- _WORK ITEM_: Copy each line from the data that has the word "Tanzania" in it.

- _EXTRACTED DATA_:
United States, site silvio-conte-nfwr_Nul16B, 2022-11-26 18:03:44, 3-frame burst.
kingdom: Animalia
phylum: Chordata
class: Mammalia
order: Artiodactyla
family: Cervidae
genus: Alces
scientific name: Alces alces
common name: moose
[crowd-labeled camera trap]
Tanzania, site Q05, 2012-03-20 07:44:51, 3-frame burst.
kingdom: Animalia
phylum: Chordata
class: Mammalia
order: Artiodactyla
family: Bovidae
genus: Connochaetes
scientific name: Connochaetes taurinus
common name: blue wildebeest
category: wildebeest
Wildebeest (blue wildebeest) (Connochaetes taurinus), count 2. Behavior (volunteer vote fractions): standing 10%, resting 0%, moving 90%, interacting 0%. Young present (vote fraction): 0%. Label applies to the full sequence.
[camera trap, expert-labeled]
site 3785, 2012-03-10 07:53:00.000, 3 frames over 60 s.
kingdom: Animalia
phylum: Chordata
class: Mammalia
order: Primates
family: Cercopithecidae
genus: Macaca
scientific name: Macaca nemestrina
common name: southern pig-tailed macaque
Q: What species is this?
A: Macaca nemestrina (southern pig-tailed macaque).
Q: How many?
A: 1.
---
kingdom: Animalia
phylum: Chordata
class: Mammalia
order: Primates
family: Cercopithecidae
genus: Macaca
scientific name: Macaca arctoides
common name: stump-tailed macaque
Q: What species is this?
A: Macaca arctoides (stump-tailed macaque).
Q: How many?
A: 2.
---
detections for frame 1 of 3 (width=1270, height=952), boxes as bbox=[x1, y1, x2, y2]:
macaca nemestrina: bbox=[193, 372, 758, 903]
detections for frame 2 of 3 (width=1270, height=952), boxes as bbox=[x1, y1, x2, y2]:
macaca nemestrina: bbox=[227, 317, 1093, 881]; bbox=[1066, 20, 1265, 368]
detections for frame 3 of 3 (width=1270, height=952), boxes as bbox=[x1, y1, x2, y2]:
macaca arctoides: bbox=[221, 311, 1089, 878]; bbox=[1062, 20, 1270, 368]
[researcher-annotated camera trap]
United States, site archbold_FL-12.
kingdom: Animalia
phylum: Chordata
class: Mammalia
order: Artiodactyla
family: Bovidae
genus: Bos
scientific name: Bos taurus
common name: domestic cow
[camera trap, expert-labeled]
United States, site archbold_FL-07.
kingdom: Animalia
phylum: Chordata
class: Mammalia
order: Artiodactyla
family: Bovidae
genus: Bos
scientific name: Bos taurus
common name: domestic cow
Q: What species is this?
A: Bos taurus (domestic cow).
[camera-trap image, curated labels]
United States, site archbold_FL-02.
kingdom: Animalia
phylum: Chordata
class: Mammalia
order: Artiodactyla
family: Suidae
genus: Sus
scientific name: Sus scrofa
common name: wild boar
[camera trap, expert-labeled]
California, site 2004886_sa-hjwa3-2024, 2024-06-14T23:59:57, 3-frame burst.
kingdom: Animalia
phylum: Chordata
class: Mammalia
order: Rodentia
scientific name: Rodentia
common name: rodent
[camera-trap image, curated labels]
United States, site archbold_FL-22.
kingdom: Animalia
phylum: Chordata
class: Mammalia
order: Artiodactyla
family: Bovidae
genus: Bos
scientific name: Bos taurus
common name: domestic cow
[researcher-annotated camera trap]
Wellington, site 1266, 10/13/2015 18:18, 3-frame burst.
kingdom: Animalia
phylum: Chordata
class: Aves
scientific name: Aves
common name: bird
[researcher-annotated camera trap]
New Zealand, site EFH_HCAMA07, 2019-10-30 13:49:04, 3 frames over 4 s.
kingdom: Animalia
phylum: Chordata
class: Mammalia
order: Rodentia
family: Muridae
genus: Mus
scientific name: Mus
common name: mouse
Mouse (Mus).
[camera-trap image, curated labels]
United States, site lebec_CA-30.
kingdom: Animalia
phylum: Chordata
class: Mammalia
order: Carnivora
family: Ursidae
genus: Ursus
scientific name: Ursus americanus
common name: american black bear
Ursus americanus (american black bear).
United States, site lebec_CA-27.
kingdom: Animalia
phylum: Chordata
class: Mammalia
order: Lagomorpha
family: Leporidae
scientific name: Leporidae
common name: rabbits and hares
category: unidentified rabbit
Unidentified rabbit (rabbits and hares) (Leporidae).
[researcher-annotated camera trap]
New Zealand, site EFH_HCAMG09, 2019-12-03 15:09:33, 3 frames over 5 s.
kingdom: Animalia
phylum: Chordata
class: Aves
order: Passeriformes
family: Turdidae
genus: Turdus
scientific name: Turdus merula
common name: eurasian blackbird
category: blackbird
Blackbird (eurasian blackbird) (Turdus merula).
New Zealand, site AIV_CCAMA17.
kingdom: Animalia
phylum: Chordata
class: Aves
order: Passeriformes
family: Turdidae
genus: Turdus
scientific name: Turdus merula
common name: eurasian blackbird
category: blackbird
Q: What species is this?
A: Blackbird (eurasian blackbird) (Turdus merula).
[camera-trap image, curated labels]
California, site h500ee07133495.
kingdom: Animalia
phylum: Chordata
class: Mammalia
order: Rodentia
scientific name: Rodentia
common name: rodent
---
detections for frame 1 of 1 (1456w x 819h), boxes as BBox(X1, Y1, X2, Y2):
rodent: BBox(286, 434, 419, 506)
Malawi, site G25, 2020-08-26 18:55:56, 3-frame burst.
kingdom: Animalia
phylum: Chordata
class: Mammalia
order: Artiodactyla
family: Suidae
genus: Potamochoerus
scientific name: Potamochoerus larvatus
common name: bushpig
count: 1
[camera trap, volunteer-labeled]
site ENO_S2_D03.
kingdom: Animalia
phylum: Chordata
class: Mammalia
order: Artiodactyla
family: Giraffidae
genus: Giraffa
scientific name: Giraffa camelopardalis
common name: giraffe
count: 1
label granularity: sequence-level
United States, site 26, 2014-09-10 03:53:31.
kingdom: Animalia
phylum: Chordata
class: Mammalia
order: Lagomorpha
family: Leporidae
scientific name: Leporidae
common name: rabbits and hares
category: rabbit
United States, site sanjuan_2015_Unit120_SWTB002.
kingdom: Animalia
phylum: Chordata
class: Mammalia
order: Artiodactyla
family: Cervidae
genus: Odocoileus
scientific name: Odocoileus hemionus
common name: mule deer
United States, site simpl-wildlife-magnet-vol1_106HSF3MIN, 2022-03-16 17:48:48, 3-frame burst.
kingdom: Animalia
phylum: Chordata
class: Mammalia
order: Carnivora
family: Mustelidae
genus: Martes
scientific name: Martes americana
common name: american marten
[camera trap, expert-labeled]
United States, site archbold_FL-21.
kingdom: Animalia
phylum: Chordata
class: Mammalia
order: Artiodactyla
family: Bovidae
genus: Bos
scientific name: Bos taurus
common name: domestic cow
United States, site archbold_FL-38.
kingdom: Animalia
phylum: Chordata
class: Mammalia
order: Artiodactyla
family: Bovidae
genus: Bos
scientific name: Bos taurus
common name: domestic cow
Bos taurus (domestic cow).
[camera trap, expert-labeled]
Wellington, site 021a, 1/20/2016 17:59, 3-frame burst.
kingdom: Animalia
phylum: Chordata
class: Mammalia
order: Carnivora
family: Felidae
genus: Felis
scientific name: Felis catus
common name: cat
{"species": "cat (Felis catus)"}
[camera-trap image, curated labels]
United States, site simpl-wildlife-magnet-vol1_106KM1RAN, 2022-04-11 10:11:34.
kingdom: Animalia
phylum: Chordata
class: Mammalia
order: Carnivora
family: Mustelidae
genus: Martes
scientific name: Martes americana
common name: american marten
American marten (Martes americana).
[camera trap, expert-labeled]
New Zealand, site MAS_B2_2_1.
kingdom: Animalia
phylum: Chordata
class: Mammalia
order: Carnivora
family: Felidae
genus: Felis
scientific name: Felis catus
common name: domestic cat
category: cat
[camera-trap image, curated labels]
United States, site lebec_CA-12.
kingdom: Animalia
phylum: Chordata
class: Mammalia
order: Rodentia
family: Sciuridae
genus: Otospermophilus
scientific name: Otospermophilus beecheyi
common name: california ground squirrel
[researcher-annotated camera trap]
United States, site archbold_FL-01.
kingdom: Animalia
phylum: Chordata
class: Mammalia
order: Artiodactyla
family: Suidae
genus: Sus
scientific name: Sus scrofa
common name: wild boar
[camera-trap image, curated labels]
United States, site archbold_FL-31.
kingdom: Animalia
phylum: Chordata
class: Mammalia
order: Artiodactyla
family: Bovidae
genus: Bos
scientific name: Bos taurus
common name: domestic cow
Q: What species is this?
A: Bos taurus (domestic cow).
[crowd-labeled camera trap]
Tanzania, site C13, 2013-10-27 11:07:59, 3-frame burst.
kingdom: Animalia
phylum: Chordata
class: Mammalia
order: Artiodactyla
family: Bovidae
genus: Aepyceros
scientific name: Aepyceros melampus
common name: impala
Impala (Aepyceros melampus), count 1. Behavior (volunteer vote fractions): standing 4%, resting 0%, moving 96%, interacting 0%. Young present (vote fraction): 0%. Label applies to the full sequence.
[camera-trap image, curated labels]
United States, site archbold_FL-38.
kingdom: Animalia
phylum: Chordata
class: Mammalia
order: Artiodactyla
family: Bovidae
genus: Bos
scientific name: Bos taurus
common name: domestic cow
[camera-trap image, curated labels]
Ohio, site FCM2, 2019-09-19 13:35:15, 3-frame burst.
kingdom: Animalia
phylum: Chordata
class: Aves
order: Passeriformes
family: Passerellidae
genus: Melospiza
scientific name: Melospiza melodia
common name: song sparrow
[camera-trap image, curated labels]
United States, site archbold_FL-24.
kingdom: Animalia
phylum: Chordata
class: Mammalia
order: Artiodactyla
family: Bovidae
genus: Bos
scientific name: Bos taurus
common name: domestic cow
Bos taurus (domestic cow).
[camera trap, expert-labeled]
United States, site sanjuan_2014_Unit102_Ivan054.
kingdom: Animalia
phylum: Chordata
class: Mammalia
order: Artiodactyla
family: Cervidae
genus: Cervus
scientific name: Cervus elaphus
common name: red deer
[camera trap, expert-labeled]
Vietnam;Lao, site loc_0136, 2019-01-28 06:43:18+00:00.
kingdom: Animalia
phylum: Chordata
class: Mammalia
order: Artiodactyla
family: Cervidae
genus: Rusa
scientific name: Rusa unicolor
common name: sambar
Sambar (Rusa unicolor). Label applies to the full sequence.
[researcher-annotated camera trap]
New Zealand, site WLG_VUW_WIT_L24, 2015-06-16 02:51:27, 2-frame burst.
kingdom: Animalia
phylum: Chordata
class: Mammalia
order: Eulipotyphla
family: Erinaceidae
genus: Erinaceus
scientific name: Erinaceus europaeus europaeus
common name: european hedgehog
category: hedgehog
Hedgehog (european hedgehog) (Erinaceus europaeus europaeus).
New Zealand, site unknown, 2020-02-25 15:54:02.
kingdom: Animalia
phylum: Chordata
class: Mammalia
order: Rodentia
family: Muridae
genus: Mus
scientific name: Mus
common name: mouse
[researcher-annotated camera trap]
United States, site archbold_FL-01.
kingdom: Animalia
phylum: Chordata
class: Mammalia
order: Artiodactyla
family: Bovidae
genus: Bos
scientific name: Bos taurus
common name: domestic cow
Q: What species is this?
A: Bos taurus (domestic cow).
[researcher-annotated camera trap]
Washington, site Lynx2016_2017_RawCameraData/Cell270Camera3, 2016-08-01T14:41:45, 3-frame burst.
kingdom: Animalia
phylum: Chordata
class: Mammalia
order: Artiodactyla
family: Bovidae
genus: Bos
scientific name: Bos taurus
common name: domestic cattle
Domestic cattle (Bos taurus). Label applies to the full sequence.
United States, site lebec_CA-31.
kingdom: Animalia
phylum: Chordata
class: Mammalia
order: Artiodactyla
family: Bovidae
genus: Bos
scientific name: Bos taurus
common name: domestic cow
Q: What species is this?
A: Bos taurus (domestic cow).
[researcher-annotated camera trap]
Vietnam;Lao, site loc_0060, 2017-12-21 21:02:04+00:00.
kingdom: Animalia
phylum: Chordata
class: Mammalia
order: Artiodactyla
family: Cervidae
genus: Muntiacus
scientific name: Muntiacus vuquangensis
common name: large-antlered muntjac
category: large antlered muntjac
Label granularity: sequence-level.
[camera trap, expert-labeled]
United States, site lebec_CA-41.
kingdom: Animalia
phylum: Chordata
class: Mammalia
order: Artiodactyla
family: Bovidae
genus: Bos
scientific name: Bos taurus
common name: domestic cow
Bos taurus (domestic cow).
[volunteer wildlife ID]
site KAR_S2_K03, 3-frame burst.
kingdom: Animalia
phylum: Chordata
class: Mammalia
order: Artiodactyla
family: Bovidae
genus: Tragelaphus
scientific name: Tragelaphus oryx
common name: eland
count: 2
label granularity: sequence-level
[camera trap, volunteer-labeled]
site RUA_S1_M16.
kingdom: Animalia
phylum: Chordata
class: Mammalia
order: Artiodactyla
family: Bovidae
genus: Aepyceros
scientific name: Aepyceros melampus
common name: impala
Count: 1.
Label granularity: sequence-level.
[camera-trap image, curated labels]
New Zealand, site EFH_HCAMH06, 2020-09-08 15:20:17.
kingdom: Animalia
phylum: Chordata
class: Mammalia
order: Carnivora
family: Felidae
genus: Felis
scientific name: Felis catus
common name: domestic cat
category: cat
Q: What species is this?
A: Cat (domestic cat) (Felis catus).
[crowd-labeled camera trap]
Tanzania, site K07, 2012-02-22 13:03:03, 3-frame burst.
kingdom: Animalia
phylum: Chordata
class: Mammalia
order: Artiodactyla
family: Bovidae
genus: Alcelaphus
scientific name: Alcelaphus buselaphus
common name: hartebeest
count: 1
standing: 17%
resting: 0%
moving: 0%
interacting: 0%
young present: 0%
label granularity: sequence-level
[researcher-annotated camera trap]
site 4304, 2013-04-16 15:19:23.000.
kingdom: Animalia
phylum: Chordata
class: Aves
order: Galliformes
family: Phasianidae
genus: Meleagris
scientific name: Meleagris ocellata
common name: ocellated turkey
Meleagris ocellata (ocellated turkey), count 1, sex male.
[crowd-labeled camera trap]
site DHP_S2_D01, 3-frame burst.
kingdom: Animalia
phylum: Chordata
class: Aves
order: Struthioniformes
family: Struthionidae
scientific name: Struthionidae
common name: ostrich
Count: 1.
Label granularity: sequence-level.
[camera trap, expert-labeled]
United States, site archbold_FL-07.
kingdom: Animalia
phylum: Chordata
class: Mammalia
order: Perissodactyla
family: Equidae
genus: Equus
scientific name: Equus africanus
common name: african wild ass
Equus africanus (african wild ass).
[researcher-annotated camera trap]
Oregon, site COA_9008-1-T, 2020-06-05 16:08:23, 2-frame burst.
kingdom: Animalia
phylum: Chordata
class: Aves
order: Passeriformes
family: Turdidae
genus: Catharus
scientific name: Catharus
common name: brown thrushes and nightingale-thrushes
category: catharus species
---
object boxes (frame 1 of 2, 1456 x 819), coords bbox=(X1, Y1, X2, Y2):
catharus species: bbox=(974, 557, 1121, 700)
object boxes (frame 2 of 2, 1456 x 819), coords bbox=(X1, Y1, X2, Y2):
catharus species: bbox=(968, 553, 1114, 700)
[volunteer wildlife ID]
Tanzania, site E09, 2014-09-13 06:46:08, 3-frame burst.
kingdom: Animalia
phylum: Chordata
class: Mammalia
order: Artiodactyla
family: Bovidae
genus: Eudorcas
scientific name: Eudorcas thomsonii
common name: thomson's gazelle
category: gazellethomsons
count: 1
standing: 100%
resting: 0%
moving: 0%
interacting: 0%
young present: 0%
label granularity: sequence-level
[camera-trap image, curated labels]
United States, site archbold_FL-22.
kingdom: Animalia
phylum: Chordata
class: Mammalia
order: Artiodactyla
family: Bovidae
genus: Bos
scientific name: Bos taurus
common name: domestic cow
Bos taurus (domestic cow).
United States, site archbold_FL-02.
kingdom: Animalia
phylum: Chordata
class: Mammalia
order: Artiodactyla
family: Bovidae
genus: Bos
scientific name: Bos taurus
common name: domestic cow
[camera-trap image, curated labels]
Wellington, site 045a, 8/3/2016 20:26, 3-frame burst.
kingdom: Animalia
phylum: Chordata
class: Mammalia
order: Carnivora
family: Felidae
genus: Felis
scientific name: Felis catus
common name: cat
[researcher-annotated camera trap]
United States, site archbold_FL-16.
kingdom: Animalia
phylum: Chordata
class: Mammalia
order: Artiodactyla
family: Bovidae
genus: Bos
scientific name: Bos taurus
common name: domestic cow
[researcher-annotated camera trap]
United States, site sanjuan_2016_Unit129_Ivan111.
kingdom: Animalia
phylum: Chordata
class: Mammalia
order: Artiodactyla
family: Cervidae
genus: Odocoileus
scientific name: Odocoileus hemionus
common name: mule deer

- _RESPONSE AREA_:
Tanzania, site Q05, 2012-03-20 07:44:51, 3-frame burst.
Tanzania, site C13, 2013-10-27 11:07:59, 3-frame burst.
Tanzania, site K07, 2012-02-22 13:03:03, 3-frame burst.
Tanzania, site E09, 2014-09-13 06:46:08, 3-frame burst.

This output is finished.